Textauszug —
::::
# Keine Aussicht mit Prepared Statement



## Guest (30. Mai 2007)

Hallöchen.

nachdem ich mich nun 4 Stunden zu tode gesucht habe, habe ich beschlossen nun zu fragen:

Ich habe eine Klasse die mir die Verbindung zu meiner Datenbank herstellt.
Diese instanziere ich bei bedarf und übergeben mein SQL Statement als String.

Nun habe ich dieses Hochkommaproblem. Wenn Texte aus einem Formularfeld ' oder " enthalten, gibt es
einen Fehler. Als Lösungsvoschlag habe ich hier dieses PreparedStatement gefunden.

Wie aber implementiere ich das? Also wie übergebe ich dieses Statement an die Klasse der Datenbankverbindung?
Hier habe ich meist nur Beispiele gefunden, in denen das PRepared Statement direkt in der Verbindungsklasse implementiert ist.
::::
Bereitgestelltes Material —
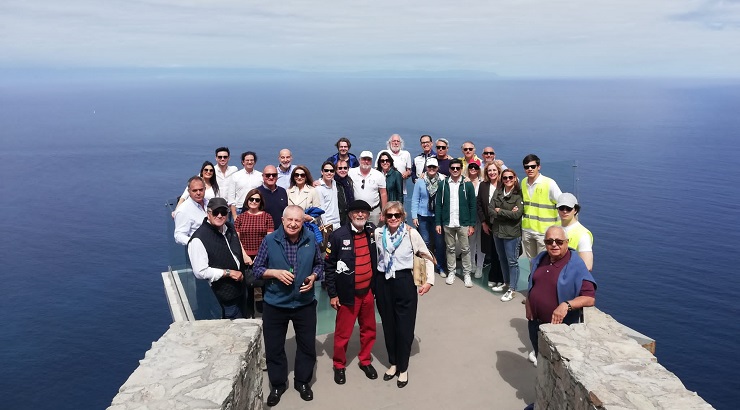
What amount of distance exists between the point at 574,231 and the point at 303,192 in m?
3.90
::::
Arbeitsanweisung 1 — Schreiben Sie aus dem Textauszug alles von „Nun habe ich“ bis hinunter zu „Verbindungsklasse implementiert ist.“ wortgetreu ab.
Arbeitsanweisung 2 — Schreiben Sie den Textauszug zum Prepared Statement im Anschluss an seinen letzten Satz weiter.
Das Material steht für sich und gehört nicht zum Textauszug.

Lösung 1 —
Nun habe ich dieses Hochkommaproblem. Wenn Texte aus einem Formularfeld ' oder " enthalten, gibt es
einen Fehler. Als Lösungsvoschlag habe ich hier dieses PreparedStatement gefunden.

Wie aber implementiere ich das? Also wie übergebe ich dieses Statement an die Klasse der Datenbankverbindung?
Hier habe ich meist nur Beispiele gefunden, in denen das PRepared Statement direkt in der Verbindungsklasse implementiert ist.

Lösung 2 —
Das geht aber bei mir nicht, da ich der Klasse DB Verbindung verschiedene Statemenst übergebe und damit das setString nicht in der Verbindungsklasse verwenden kann oder? Weil ich doch jedes mal was anderes übertrage.

Ich kapier es einfach nicht. Könnt ihr mir bitte helfen?

Danke!


----------



## SlaterB (30. Mai 2007)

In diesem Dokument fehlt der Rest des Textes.